Vanessa was an academic mental health services researcher before starting a mental health research charity with her husband called the McPin Foundation. Her interest in mental health stems from experiences at University as an under graduate and in her family, inspiring her to undertake a PhD with mental health service users and progress a career in both university research and within the mental health charity sector. Her charity aims to promote and advise on how to effectively involve “patients and the public” in research. They deliver research and evaluation projects, help others to deliver quality research studies and work in partnership to influence the mental health research sector. 

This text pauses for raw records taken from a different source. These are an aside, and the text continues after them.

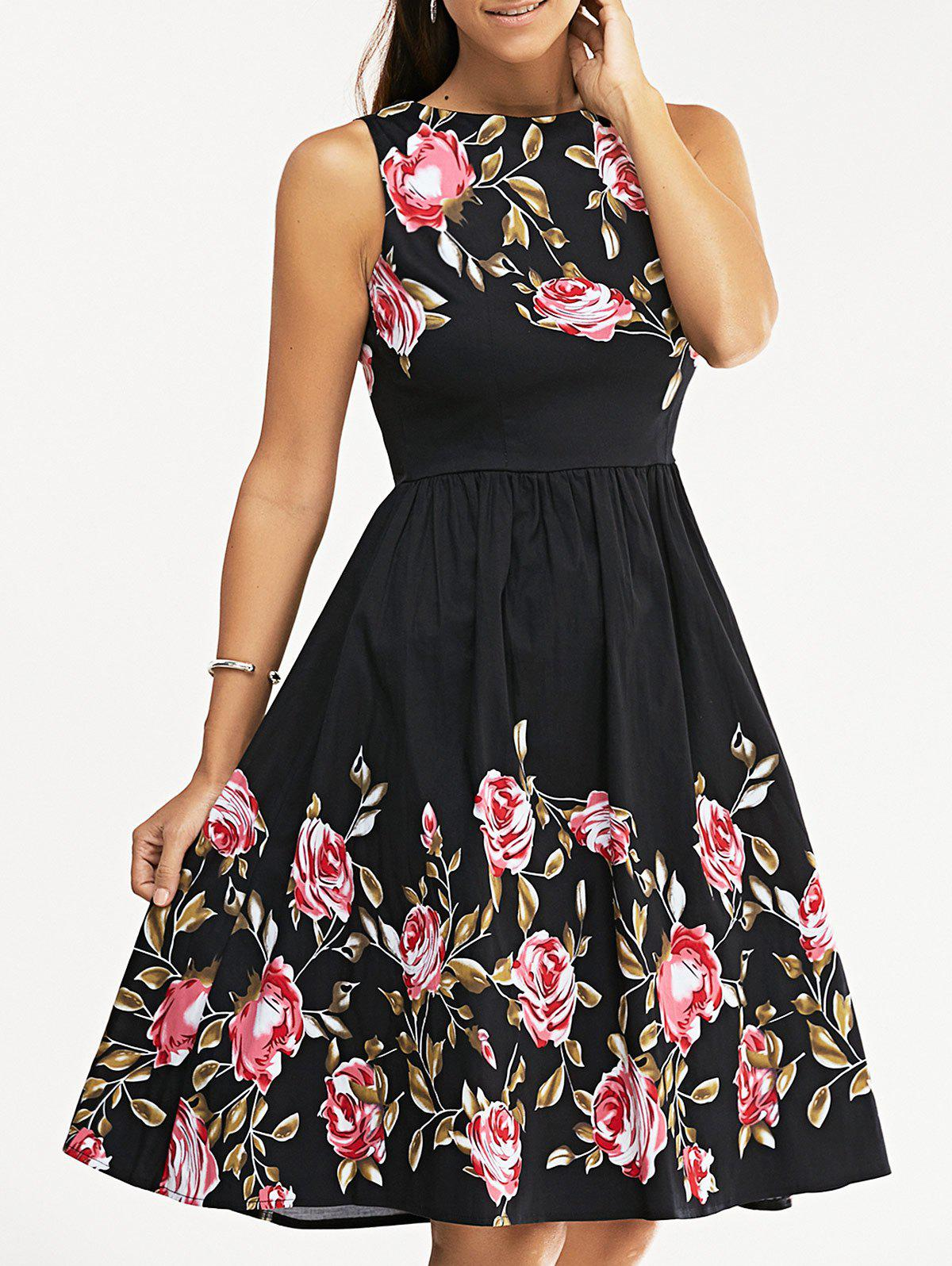 Retro Rose Floral Party Skater DressWOMEN<br><br>Size: 2XL; Color: BLACK; Style: Vintage; Material: Cotton Blend,Polyester; Silhouette: Ball Gown; Dresses Length: Knee-Length; Neckline: Round Collar; Sleeve Length: Sleeveless; Waist: Empire; Embellishment: Flowers; Pattern Type: Floral; Elasticity: Micro-elastic; With Belt: No; Season: Fall,Spring,Summer,Winter; Weight: 0.370kg; Package Contents: 1 x Dress;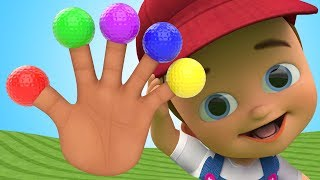 Learn Colors for Children with Baby Play MiniGolf Balls Finger Family Rhymes 3D Kids Educational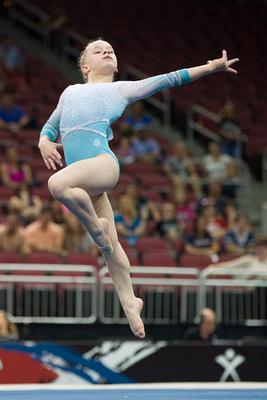 USA Gymnastics: July 20 - GK U.S. Classic - Juniors &emdash;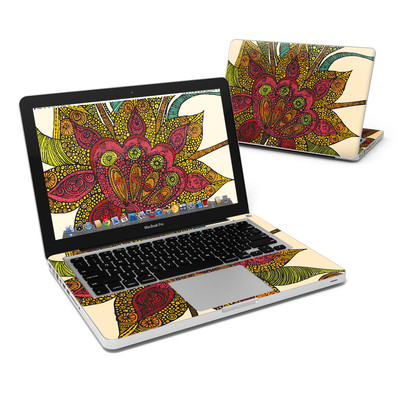 MacBook Pro 13in Skin - Spring Flower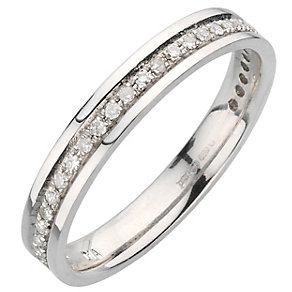 9ct white gold 15pt diamond ring - Product number 8130299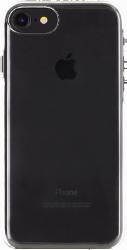 Se stort billede af iPhone 8 Slim cover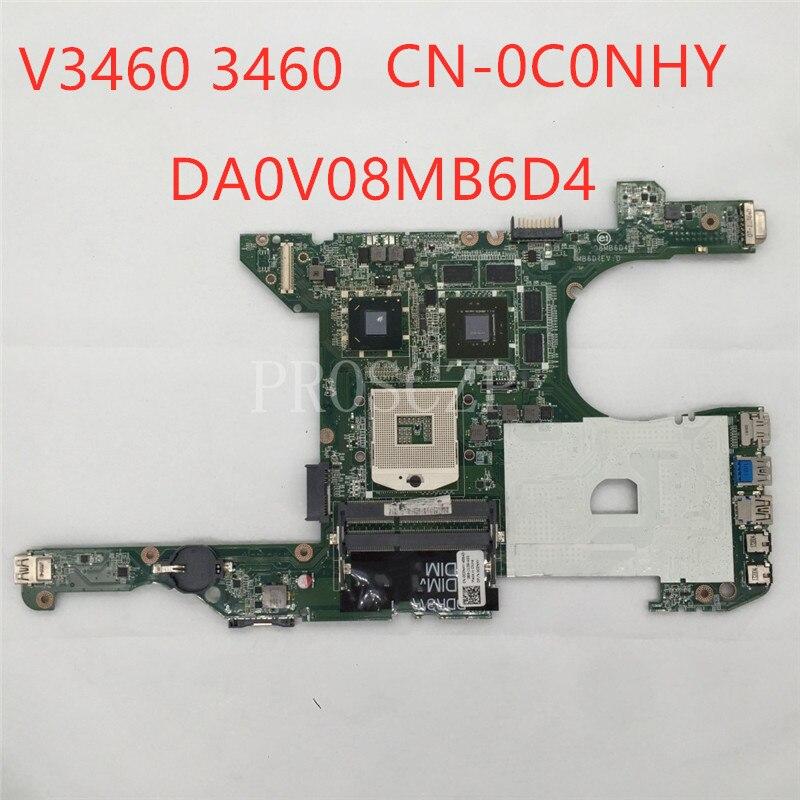 Envío Gratis para CN-0C0NHY 0C0NHY C0NHY V3460 3460 portátil motherboar DA0V08MB6D4 REV D SLJ8C DDR3 100% probada completa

The McPin Foundation involves people who have lived experience of mental health problems either, service users or their carers/family members, in all their work, from thinking of research questions, reviewing study ideas and protocols, collecting and analysing data, and writing up the findings. The service users are often employed as peer researchers and Vanessa explained that it was important that they aren’t treated differently or highlighted as being different from researchers who aren’t service users. It is also important to her that they are paid, so she ensures she keeps up to date with and seeks advice from experts on how to involve people who are on benefits. She also said it is important that anyone who gets involved is informed about the possible implications for their benefits. 

Vanessa believes peer researchers have a big impact on research. She said when they interview people who have a shared experience she has seen what she described as the ‘subtle’ and ‘very, very explicit’ ways in which it makes a difference. She said it was important to try and capture these and in their next large scale programme of research, they are going to keep a record of how project partners feel peer researchers and service users have made a difference. 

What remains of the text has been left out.